> _Task instructions_:
With nothing added or dropped, output every record below exactly.

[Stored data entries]
───
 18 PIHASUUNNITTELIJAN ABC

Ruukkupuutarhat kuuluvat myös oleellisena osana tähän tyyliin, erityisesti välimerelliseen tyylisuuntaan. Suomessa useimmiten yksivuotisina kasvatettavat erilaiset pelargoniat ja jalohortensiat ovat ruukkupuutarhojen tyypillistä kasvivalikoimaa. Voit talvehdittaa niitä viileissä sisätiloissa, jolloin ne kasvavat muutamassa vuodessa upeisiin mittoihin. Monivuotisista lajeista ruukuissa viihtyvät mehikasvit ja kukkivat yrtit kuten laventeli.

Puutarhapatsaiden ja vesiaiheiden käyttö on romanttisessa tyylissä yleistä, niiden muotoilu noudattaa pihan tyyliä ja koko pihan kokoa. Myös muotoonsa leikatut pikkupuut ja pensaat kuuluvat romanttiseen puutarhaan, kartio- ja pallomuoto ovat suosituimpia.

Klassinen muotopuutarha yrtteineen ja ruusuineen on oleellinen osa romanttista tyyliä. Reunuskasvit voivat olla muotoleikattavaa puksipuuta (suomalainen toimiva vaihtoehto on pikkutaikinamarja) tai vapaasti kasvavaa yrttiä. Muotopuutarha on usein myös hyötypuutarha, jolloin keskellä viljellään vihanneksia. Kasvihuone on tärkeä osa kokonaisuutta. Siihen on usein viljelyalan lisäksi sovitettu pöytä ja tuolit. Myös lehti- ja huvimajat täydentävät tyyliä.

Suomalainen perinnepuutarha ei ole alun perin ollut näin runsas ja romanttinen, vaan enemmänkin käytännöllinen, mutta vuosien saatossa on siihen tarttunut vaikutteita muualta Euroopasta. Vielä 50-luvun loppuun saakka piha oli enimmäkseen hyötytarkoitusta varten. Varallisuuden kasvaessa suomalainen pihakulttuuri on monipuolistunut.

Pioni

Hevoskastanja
───
> _Solution to this task_:
 18 PIHASUUNNITTELIJAN ABC

Ruukkupuutarhat kuuluvat myös oleellisena osana tähän tyyliin, erityisesti välimerelliseen tyylisuuntaan. Suomessa useimmiten yksivuotisina kasvatettavat erilaiset pelargoniat ja jalohortensiat ovat ruukkupuutarhojen tyypillistä kasvivalikoimaa. Voit talvehdittaa niitä viileissä sisätiloissa, jolloin ne kasvavat muutamassa vuodessa upeisiin mittoihin. Monivuotisista lajeista ruukuissa viihtyvät mehikasvit ja kukkivat yrtit kuten laventeli.

Puutarhapatsaiden ja vesiaiheiden käyttö on romanttisessa tyylissä yleistä, niiden muotoilu noudattaa pihan tyyliä ja koko pihan kokoa. Myös muotoonsa leikatut pikkupuut ja pensaat kuuluvat romanttiseen puutarhaan, kartio- ja pallomuoto ovat suosituimpia.

Klassinen muotopuutarha yrtteineen ja ruusuineen on oleellinen osa romanttista tyyliä. Reunuskasvit voivat olla muotoleikattavaa puksipuuta (suomalainen toimiva vaihtoehto on pikkutaikinamarja) tai vapaasti kasvavaa yrttiä. Muotopuutarha on usein myös hyötypuutarha, jolloin keskellä viljellään vihanneksia. Kasvihuone on tärkeä osa kokonaisuutta. Siihen on usein viljelyalan lisäksi sovitettu pöytä ja tuolit. Myös lehti- ja huvimajat täydentävät tyyliä.

Suomalainen perinnepuutarha ei ole alun perin ollut näin runsas ja romanttinen, vaan enemmänkin käytännöllinen, mutta vuosien saatossa on siihen tarttunut vaikutteita muualta Euroopasta. Vielä 50-luvun loppuun saakka piha oli enimmäkseen hyötytarkoitusta varten. Varallisuuden kasvaessa suomalainen pihakulttuuri on monipuolistunut.

Pioni

Hevoskastanja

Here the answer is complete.